On 11/05/2013 1:34 a.m., cac...@quantum-sci.com wrote:
On Friday, May 10, 2013 06:17:10 AM Amos Jeffries wrote:
If you like we'd probably get that sorted. I'm thinking its a
permissions issue in the logs directory, overflowing logs due to log
rotation errors (ALL,3 can output a lot of data and get into a bit of
trouble getting past 2 or 4 GB).
OK I've always gone to /var/log/squid, which is empty, but I see there is now a 
squid3.  Logs are there, although don't seem to be getting rotated.

Aha. Then /etc/logrotate.d/squid (or .../squid3) probably needs to be updated for the current logs path.


With the squid3 packages you will find it in /etc/squid3/squid.conf.
With the file you posted at squid.conf.documented.
if you are building your own and installign over an existing Squid, you
will find the new default config in squid.conf.default next to your
squid.conf and an updated documentation file at squid.conf.documented.
Actually that is the squid.conf you get in /etc/squid3 when installing squid3 
in Debian.  That extensively-commented .conf is what we've always gotten there 
in Debian.

Ar. I'm going to have to nudge Luigi about that again then.



There isn't one published that I'm aware of. Its just that nobody has
updated that one in most of a decade to allow the more recently created
required headers through.
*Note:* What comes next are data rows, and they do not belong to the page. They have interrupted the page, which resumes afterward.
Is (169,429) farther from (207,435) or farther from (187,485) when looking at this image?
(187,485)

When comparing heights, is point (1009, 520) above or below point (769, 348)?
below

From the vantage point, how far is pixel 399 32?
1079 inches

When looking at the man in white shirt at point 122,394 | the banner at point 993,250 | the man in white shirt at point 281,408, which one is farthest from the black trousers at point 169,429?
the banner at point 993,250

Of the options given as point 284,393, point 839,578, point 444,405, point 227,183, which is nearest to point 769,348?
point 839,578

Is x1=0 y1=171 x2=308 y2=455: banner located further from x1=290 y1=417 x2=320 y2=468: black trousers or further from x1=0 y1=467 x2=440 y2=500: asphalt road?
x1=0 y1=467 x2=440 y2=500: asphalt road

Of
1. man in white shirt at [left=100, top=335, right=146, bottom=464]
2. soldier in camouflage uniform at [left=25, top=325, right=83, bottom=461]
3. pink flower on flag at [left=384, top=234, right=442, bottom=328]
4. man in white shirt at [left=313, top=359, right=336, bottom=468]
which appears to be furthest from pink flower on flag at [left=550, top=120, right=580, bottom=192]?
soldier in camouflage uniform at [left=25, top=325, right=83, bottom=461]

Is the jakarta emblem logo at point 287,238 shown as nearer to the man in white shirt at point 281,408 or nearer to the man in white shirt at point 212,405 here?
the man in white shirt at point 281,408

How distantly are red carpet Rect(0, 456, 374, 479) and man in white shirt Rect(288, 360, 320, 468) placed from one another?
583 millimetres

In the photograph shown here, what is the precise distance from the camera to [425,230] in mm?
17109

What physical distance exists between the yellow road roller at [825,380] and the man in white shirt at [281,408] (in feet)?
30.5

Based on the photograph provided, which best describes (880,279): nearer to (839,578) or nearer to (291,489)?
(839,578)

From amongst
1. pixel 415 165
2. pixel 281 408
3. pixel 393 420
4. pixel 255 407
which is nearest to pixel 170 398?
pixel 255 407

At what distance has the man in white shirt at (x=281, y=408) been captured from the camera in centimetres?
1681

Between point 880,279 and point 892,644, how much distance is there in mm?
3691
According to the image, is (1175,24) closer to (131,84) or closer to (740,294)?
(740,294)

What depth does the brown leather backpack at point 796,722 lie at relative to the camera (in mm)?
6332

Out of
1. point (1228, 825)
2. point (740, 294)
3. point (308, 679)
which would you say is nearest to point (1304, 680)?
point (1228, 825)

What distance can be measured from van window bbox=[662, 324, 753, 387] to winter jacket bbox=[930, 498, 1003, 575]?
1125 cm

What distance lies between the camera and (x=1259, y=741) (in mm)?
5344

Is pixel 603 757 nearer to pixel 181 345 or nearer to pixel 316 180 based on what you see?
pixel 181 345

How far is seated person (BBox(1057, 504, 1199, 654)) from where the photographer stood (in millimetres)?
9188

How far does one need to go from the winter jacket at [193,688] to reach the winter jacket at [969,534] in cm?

Like you are probably encountering errors due
to Transfer-Encoding and TE being missing.
So the problem is new headers.  I added
request_header_access Transfer-Encoding allow all
reply_header_access Transfer-Encoding allow all
... and it fixed it, thanks.

It is worrying though that this is not being kept up, and anonymized headers is 
not documented.  That we have more of this to look forward to.  Why are ppl 
afraid to post what they have?  It's not like we're going to hack in to their 
squid server via anonymous headers.

It does let the boogymen know whats being allowed through though ;-). Who knows, not me.